He will be held in custody until March 11 when he will be formally sentenced by Judge Graham Armitage.

Maitland-Newcastle Catholic Bishop Michael Malone apologised yesterday to the victims, their families and friends “for the immense pain and suffering caused by Father Fletcher’s criminal actions”.

Fletcher, 63, of Crebert Street, Mayfield, pleaded not guilty to eight charges of having homosexual intercourse with a child aged between 10 and 18 and one count of committing an act of indecency with the same boy when he was 13.

These offences occurred at several Hunter locations about 15 years ago.

A victim, now 28, said Fletcher engaged in oral and anal sex and masturbation with him.

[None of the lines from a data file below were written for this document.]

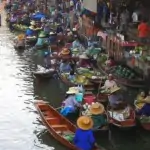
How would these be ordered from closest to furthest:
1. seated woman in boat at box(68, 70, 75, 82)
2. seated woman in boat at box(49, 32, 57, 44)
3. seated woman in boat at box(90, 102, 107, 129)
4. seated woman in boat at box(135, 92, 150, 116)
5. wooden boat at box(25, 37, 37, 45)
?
seated woman in boat at box(90, 102, 107, 129) < seated woman in boat at box(135, 92, 150, 116) < seated woman in boat at box(68, 70, 75, 82) < seated woman in boat at box(49, 32, 57, 44) < wooden boat at box(25, 37, 37, 45)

Another Lower Hunter man, now 30, told the court Fletcher performed oral sex on him twice as a 13-year-old during overnight stays in the Upper Hunter.

In a videotaped interview with police played during the trial, Fletcher denied all accusations, saying he had never done anything of a sexual nature with anyone.

He denied discussing sexual matters with a child, telling one victim that the incidents were their special time together and making threats to a boy about harm to members of his family if he told anyone what had happened.

A jury of four women and eight men took about 17 hours to reach their verdict.

Bishop Malone said Fletcher would not return to ministry and a toll-free telephone number (1800 234 050) had been set up so people could discuss their response to the situation with professional facilitators and counsellors.

“While Father Fletcher has been found guilty I am conscious that further legal processes are to be followed before matters are finalised,” the bishop said.

“There is the sentencing process, which in itself is a mini-trial involving the taking of further evidence and submissions on what penalties will be appropriate for the court to impose.

“Just as healing must take place for victims, it must also take place for the entire diocesan community, people and priests alike, in fact, the broader community will be experiencing a range of feelings hurt, anger, fear, confusion.”

Two victims, who gave evidence in the trial, and the mother of the one to whom the nine charges related, all expressed great relief when the verdict was handed down.

Detective Sergeant Peter Fox read a statement on behalf of the victims that said in part they believed justice had been done.

“Much of the pain and suffering for the victims and their families can now be put behind them,” he said.

“We hope that all of us can now move forward unhindered by these dreadful events.”

Sergeant Fox commended the courage of the victims in coming forward and going through the court process.

Bishop Malone encouraged people seeking information or help about abuse matters to contact police or a church help line on 1300 369 977.